His frenetic pace has prevented him from fostering romantic relationships, confessing he would like a companion but wouldn’t want to enter a partnership because it would be unfair on someone to deal with his erratic schedule. Fashion designer Shubhika Sharma, founder of Papa Don’t Preach by Shubhika, finds it challenging to manage the pressures of cultivating a social media presence online, much to the chagrin of her social media team. The brand has seen an uptick in popularity over the years, especially among Gen Z shoppers, who resonate with the label’s inclusive ethos. “The more visibility your brand gets means that much more added pressure to be seen and heard. And I can’t blame my team for pushing me because it’s ultimately about fulfilling my ambitions,” she says.

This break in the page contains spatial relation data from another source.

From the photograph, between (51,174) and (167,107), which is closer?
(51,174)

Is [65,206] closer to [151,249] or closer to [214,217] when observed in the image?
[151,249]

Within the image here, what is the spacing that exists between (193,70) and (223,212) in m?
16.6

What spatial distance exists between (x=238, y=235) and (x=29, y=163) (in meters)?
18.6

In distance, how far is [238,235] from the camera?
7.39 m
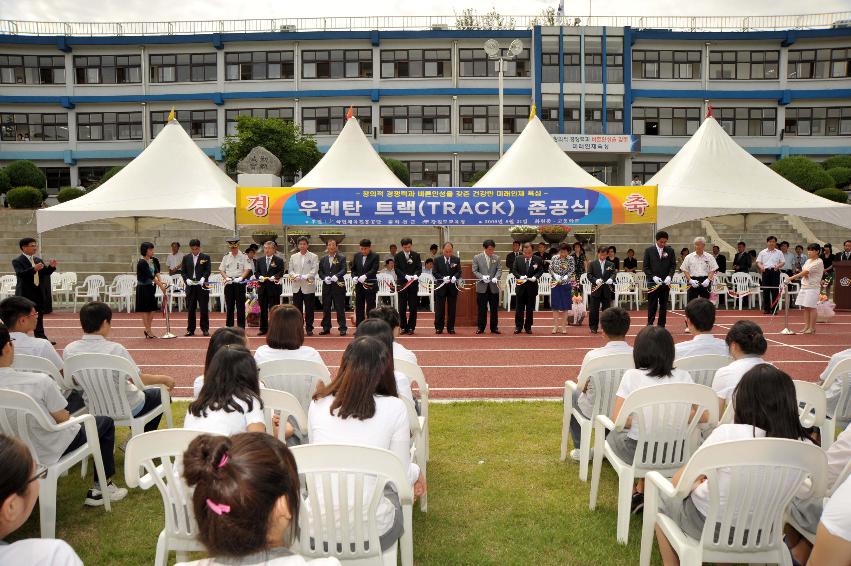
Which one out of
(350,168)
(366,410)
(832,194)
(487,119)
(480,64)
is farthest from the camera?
(487,119)

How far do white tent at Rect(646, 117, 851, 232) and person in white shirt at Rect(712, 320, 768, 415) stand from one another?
9.98 metres

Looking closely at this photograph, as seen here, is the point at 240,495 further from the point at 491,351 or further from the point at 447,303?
the point at 447,303

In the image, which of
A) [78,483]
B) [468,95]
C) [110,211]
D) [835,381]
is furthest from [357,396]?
[468,95]

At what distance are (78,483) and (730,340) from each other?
5245mm

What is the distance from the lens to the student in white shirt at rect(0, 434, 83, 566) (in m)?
2.01

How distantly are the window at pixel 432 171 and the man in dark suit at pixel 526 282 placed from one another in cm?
2784

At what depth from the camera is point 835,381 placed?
5215 mm

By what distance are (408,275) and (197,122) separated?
3229 cm

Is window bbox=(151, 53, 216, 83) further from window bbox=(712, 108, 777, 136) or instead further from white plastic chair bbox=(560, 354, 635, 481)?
white plastic chair bbox=(560, 354, 635, 481)

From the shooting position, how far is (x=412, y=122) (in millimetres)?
41719

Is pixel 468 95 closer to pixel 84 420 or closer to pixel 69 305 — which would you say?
pixel 69 305

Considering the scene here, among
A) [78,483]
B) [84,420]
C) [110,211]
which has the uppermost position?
[110,211]

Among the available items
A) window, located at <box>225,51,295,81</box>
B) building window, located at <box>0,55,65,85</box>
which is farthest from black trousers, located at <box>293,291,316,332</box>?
building window, located at <box>0,55,65,85</box>

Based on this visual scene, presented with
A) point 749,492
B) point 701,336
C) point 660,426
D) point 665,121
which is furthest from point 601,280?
point 665,121
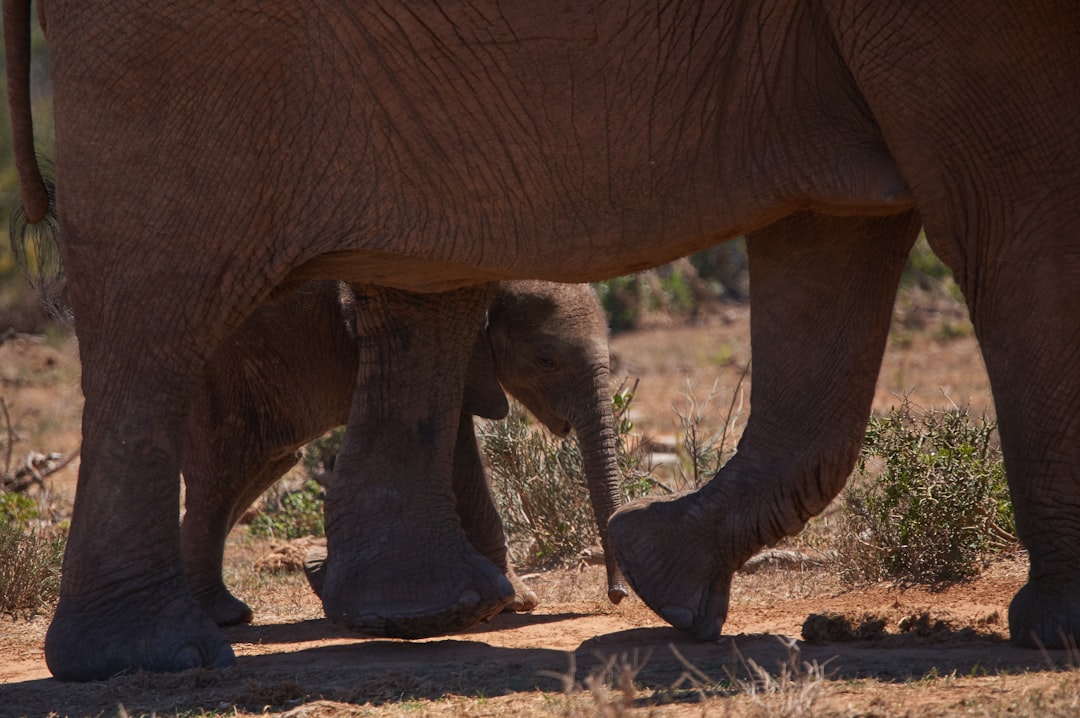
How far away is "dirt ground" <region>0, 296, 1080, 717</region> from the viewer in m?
3.75

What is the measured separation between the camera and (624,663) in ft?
12.6

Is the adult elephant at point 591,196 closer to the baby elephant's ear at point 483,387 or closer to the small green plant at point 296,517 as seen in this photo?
the baby elephant's ear at point 483,387

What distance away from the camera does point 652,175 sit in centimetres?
472

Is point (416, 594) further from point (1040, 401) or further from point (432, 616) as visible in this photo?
point (1040, 401)

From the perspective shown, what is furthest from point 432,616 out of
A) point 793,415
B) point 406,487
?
point 793,415

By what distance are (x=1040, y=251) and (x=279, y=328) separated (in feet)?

The relentless pace, hunger for newness, and increasing global sourcing demands prevent Sharma from regularly checking in on herself. “Work can become so personal that we tend to lose sight of things that truly matter – ourselves. I keep asking a pertinent question: ‘How can fashion take care of its stakeholders, the people running it?’ I believe it starts with having the difficult conversations around mental health, being compassionateand less invested in perceptions,” she says. However, Sharma admits that it becomes doubly challenging for smaller labels to stay rooted in the business because they get embroiled in a rat race to remain relevant. They may also need to worry about financial sustainability. And while she does give in to keeping her social media active, she goes easy on superficial posts and keeps things sharply focused on her brand. “My therapist has helped me divide my life into decades, allowing me time to put in the hard work now but also giving me something to look forward to – a life away from the spotlight. It’s reassuring because I don’t view life as this never-ending loop of money, ambition, and success anymore, but something that should also be savoured and enjoyed,” she says.